A perfect score of 1.0 for accuracy means the model made zero incorrect predictions.
Perfect precision (1.0) means that when the model predicted a class, it was always correct.
Perfect recall (1.0) means the model was able to find all the actual instances of each class in the test set.
A perfect F1-score (1.0), being the harmonic mean of precision and recall, further confirms the model's flawless performance on this specific test set.
It's important to note that while these results are excellent, perfect scores on a test set, especially a small one or one derived from the same distribution as the training data, might not always generalize perfectly

## Summary:

### Data Analysis Key Findings

*   The dataset was successfully split into training and testing sets, with 30% of the data allocated for testing.
*   A custom `euclidean_distance` function was implemented from scratch to calculate the distance between two data points.
*   A custom `predict_knn` function was created, which calculates distances to training points, identifies the `k` nearest neighbors (with $k=5$ used in the execution), and predicts the class based on majority voting among the neighbors.
*   A custom `evaluate_knn` function was developed using scikit-learn metrics to calculate accuracy, precision, recall, and F1-score.
*   The custom KNN model, using $k=5$, achieved a perfect accuracy of 1.0000, precision of 1.0000, recall of 1.0000, and F1-score of 1.0000 on the test dataset.

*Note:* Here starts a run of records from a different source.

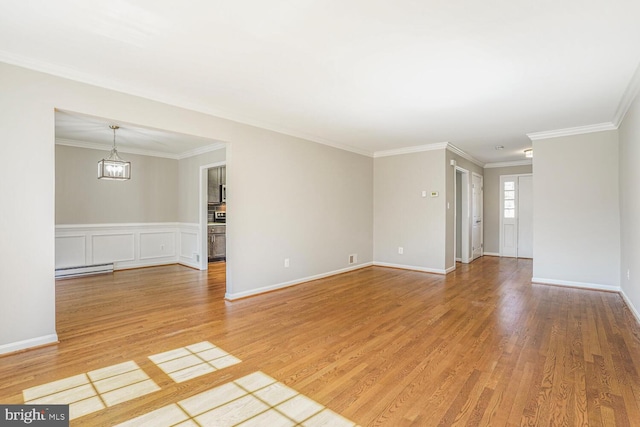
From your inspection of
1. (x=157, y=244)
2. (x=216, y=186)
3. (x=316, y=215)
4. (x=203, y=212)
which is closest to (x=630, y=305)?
(x=316, y=215)

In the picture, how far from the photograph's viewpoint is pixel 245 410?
183 cm

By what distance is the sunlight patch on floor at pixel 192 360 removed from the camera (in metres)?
2.27

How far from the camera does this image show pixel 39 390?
2.02 meters

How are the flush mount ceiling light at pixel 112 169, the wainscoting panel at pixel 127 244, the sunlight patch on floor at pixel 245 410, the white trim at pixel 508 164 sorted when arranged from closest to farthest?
1. the sunlight patch on floor at pixel 245 410
2. the flush mount ceiling light at pixel 112 169
3. the wainscoting panel at pixel 127 244
4. the white trim at pixel 508 164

### Insights or Next Steps

*   While the custom KNN implementation performed perfectly on this specific test set, it is crucial to evaluate its performance on unseen data or using cross-validation to get a more robust estimate of its generalization ability.
*   Experimenting with different values of $k$ could be beneficial to see if the performance is sensitive to this hyperparameter.